### TEXT:
Sunday, 15 January 2012

Hastings: Seaside Secondhand & Dishermen

I love the English seaside, especially out of season. No idea why, but I like overcast pebble beaches, eating candy floss on benches, deserted crazy golf and gaming arcades. So a surprise pre-birthday weekend away to Hastings and St Leonards-on-Sea, next door towns full of bric-a-brac shops and Formica tabled fish'n'chip places, was very well chosen indeed. Here's the view from my bed at the brilliant Hastings House this morning:


And what a bed - perhaps the biggest, comfiest one I've ever slept in. Add in free Jaffa cakes with the room's tea and coffee, a rainforest shower and wallpaper that could be ants or dancing girls, and it's kind of surprising we even went out.


Going on the evidence, Hastings is a perilous place. The Fishermen's Museum wasn't so much a museum as a roguish gallery of foxy earring'd coves in yellow waders that we nicknamed Dishermen. I must have been in awe, cos I forgot to photograph any of them, but did take a pic of this delightful flag.


Next door, the Shipwreck Museum was a grisly but fascinating trip through all the buried ships, treasure and lives still out there at sea, including the bones of an 18th century cabin boy murdered during a mutiny, plenty of intact muskets and bottles of Dutch gin.

### DATASET EXCERPT:
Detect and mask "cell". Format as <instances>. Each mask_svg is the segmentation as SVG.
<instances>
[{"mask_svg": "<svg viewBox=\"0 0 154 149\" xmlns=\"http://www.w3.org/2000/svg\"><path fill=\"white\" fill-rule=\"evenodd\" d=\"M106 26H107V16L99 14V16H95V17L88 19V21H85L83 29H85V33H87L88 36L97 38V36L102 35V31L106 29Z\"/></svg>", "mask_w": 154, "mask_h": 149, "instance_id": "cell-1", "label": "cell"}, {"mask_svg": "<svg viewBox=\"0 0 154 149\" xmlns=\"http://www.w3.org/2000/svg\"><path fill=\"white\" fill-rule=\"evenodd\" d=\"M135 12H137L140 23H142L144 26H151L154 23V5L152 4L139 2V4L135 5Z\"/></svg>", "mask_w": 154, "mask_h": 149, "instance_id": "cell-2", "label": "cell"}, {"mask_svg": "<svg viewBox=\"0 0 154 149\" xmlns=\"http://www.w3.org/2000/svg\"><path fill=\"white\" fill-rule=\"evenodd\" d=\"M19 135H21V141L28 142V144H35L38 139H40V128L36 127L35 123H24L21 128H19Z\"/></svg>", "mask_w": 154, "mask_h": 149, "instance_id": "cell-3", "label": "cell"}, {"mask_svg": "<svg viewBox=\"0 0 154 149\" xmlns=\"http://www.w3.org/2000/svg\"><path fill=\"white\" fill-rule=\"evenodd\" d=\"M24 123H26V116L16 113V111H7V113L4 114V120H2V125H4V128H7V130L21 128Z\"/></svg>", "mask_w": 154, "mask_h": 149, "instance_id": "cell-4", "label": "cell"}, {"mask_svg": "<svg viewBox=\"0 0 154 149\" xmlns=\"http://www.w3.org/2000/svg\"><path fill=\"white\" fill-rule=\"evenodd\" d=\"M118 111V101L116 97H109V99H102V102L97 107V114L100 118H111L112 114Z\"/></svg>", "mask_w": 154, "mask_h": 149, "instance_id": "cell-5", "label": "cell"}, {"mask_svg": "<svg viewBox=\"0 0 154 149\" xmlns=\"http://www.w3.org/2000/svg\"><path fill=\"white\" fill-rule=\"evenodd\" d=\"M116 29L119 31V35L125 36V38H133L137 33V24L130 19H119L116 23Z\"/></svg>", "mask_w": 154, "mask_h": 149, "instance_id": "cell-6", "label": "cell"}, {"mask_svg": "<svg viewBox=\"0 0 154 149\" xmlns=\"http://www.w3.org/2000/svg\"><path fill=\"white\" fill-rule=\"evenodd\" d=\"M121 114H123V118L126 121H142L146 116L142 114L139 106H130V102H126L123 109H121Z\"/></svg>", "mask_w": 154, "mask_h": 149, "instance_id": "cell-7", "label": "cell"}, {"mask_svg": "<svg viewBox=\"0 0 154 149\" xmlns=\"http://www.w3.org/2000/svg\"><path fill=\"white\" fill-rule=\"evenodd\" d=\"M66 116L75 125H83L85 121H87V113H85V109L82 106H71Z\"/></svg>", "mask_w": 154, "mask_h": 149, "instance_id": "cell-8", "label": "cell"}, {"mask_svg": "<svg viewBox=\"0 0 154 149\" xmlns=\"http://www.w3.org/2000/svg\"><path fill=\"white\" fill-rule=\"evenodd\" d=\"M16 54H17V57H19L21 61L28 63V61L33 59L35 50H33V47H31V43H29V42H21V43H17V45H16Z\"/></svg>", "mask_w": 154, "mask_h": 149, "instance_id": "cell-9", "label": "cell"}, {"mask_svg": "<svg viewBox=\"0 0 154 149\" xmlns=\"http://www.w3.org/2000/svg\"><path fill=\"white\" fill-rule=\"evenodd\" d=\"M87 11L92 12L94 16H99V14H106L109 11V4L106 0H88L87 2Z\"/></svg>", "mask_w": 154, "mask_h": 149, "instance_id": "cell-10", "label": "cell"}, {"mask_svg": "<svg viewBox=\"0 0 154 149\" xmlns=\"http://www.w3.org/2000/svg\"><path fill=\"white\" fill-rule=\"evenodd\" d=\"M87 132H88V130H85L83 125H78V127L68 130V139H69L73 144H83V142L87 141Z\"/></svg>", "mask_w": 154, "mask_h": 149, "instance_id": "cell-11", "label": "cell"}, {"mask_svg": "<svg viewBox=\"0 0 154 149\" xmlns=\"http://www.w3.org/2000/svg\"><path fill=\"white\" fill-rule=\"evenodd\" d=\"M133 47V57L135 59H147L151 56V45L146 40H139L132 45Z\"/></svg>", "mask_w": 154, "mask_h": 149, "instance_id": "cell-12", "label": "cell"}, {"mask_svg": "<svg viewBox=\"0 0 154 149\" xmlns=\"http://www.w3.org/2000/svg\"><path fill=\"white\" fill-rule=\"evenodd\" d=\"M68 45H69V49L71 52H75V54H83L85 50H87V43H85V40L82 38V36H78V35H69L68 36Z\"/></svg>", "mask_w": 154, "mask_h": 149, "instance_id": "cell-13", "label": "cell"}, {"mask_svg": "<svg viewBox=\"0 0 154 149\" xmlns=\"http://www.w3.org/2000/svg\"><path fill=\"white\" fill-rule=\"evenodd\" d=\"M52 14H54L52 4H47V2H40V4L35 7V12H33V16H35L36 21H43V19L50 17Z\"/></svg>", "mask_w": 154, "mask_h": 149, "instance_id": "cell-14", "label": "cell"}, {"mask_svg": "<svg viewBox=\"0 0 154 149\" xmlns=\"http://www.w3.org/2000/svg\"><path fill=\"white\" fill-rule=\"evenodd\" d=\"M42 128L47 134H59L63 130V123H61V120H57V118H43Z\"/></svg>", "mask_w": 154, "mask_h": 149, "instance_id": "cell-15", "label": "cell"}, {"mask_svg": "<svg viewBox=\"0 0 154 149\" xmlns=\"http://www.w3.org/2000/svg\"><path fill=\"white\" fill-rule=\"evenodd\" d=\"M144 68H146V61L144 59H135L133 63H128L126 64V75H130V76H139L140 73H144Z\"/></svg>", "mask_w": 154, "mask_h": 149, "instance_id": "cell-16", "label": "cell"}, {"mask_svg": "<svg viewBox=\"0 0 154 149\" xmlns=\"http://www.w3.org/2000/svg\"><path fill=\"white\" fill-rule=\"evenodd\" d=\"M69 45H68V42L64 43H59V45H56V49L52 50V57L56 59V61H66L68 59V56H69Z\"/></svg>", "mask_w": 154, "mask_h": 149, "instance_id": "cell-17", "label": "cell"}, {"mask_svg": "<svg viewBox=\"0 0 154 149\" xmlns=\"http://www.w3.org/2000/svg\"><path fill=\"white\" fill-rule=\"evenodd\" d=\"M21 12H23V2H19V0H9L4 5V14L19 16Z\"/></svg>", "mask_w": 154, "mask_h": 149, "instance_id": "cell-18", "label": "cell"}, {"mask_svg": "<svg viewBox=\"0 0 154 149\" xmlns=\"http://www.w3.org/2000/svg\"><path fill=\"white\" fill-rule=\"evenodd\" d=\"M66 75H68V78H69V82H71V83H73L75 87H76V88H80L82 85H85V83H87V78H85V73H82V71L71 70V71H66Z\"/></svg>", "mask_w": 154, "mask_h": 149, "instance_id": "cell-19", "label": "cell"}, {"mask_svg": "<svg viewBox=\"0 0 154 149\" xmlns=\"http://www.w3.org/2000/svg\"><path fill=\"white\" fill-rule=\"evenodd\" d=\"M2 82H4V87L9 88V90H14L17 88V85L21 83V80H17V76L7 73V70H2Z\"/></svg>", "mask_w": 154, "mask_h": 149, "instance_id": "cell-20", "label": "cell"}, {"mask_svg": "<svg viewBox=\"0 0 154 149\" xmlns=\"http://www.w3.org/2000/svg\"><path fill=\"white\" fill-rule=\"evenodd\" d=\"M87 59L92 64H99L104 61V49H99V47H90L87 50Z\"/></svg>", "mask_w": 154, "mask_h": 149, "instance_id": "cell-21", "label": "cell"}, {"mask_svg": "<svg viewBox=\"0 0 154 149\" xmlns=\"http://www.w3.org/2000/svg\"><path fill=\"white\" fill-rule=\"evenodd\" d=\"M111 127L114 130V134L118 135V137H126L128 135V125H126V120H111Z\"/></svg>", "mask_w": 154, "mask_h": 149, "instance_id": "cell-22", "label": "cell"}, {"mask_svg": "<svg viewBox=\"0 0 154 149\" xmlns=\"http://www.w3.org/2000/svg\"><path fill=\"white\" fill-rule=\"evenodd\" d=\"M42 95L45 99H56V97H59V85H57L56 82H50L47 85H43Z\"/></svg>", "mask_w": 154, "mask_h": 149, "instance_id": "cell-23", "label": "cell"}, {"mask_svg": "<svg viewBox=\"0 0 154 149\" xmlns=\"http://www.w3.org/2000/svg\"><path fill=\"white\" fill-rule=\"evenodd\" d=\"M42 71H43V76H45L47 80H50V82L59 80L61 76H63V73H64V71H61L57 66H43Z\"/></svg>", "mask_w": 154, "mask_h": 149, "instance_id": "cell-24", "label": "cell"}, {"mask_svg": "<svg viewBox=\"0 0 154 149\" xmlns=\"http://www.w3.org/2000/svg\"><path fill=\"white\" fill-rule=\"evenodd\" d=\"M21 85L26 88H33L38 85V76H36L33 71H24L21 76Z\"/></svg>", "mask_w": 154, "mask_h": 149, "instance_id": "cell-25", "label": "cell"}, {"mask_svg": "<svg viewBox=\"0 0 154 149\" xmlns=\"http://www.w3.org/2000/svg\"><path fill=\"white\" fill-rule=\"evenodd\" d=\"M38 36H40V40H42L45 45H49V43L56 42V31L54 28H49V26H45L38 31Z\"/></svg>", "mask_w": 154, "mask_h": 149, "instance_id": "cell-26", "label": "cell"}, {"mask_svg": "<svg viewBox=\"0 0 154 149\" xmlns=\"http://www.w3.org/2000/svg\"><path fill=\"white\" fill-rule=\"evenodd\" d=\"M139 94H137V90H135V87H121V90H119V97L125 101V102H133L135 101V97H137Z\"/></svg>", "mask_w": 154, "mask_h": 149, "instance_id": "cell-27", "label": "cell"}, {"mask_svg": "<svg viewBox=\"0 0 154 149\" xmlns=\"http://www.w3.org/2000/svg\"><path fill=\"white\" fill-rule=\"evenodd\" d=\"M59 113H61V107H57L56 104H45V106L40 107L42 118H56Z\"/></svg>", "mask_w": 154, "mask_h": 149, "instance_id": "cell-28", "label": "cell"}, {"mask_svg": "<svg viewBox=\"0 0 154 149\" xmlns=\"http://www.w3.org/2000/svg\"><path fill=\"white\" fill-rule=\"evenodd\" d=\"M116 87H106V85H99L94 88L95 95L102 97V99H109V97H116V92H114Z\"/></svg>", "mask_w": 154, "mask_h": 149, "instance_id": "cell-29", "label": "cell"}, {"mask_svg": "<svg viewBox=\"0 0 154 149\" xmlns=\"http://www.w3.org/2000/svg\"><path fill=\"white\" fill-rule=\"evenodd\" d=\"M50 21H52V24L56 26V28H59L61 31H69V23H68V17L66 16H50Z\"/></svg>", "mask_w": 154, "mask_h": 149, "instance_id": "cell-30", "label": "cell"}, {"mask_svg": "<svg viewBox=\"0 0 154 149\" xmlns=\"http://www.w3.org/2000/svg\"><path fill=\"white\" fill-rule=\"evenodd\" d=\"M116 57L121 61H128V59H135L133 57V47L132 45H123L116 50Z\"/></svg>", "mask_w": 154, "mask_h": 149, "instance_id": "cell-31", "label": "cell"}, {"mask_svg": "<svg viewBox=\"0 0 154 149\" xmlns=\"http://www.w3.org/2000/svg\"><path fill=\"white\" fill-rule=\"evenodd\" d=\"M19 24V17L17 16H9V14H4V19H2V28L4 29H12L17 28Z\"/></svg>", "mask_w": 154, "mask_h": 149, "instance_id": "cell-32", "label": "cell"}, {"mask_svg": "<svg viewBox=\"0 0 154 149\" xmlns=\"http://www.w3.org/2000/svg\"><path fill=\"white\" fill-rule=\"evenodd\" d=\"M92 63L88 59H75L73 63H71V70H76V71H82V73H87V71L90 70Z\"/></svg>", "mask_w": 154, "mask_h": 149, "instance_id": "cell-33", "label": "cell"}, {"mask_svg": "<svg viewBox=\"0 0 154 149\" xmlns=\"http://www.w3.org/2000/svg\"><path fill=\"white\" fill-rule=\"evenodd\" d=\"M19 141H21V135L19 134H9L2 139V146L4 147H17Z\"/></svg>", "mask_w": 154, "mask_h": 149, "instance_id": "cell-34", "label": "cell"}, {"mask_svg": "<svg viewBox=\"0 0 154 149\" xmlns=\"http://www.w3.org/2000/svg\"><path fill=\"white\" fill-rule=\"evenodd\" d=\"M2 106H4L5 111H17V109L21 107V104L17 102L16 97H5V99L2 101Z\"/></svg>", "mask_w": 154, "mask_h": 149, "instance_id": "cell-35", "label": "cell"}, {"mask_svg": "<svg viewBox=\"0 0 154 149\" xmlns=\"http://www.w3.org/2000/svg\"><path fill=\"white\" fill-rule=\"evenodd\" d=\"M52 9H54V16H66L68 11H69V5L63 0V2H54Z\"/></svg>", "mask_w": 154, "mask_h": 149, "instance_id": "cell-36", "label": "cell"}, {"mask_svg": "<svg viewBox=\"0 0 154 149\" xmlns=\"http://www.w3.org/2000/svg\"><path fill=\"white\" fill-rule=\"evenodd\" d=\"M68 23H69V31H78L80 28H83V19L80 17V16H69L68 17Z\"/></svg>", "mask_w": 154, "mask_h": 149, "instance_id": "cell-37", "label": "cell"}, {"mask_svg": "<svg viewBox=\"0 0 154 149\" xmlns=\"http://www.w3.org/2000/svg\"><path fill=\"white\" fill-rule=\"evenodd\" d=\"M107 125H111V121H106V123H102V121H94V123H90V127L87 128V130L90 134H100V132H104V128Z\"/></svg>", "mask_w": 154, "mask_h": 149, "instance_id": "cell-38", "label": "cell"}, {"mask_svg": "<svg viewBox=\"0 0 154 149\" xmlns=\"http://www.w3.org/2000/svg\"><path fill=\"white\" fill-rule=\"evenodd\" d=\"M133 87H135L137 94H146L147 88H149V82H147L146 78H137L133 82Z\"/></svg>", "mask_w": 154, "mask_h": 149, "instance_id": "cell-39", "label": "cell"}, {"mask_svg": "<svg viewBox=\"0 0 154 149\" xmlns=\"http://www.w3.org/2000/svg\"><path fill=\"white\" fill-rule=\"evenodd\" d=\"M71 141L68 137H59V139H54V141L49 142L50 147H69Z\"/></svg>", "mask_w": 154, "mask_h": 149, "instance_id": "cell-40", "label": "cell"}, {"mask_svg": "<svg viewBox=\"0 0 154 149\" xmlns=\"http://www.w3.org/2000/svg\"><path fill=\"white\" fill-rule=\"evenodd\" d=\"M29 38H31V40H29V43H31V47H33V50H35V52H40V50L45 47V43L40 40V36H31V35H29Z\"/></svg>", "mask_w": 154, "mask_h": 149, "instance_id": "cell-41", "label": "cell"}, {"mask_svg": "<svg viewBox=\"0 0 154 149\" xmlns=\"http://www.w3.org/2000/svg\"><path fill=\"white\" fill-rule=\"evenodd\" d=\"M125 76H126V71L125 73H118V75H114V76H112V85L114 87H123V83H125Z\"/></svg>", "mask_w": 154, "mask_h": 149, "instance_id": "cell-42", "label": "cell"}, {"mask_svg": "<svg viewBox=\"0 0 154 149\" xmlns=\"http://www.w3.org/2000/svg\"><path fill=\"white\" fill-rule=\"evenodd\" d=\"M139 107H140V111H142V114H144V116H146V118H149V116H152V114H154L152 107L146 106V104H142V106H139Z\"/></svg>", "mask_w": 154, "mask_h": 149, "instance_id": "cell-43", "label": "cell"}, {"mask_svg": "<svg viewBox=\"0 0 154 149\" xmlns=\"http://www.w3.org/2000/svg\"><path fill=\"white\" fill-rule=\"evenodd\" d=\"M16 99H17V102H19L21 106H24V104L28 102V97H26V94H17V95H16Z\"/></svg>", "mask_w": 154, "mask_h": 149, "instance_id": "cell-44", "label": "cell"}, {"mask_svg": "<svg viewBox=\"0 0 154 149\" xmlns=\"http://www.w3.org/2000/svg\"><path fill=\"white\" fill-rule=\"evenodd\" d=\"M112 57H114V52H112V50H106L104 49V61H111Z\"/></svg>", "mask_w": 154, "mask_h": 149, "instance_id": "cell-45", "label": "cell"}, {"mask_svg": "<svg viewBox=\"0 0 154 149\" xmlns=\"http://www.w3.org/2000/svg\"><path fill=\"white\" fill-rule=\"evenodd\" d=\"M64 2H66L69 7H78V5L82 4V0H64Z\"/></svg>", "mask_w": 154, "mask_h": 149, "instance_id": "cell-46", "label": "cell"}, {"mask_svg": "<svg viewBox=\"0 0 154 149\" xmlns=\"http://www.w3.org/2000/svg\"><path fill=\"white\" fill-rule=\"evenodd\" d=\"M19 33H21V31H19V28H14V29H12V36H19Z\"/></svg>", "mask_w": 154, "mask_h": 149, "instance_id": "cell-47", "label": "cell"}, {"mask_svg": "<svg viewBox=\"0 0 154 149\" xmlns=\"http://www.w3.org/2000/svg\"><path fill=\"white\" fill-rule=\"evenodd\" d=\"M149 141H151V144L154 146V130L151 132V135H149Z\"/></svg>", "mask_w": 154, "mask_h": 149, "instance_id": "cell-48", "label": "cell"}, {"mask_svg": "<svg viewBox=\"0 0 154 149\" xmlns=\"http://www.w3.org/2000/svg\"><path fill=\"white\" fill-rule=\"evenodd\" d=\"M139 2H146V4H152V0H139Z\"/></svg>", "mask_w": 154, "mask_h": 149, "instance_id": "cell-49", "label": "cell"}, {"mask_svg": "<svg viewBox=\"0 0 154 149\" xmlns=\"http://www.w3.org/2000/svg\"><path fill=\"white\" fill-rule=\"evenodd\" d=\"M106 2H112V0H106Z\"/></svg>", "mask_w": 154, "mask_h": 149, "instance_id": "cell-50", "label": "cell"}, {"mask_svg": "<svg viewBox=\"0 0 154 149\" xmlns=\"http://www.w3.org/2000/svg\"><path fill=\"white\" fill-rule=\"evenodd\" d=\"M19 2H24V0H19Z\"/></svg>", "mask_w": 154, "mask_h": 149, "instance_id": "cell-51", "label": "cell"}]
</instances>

### GOALS:
A: In the Hastings blog post, what was found free with the tea and coffee in the room?
B: Write the next part of the Hastings blog post, picking up after its last sentence.

### WRITTEN RESPONSES:
A: Jaffa cakes.

B:
The New Town isn't great, but the Old Town's a patchwork of tobacconists, cafes and bric-a-brac stores with insanely cheap crockery, furniture, books and just plain Stuffs (you'll need to rummage though).



Shops that were too dark for photos but worth a look - Pearl & Queenie (fancy jewellery), Wardrobe (secondhand designer), Antiques Warehouse (everything, from £1.50 enamel Lenin badges to £400 leather sofas), Robert's Rummage (books, maps, glassware), and Little Treasures (ladies vintage with a 50s/60s skew). My favourite, though, was the websiteless 20th Century Design, and their £20 Sixties coffee tables and £8 sets (sets!) of Babycham glasses.


St Leonards is much smaller, like a limpet spooning onto Hastings for dear life, but equally worth an explore. St. Clements dishes up slow cooked meat, local fish and a dessert menu that has me slobbering over my laptop in memory. Love Cafe was one of those endearing hippie free-for-all places with Tai Chi ads, chummy servers, paintings everywhere, high-strength coffee and crepes nicknamed 'Johnny Depp'.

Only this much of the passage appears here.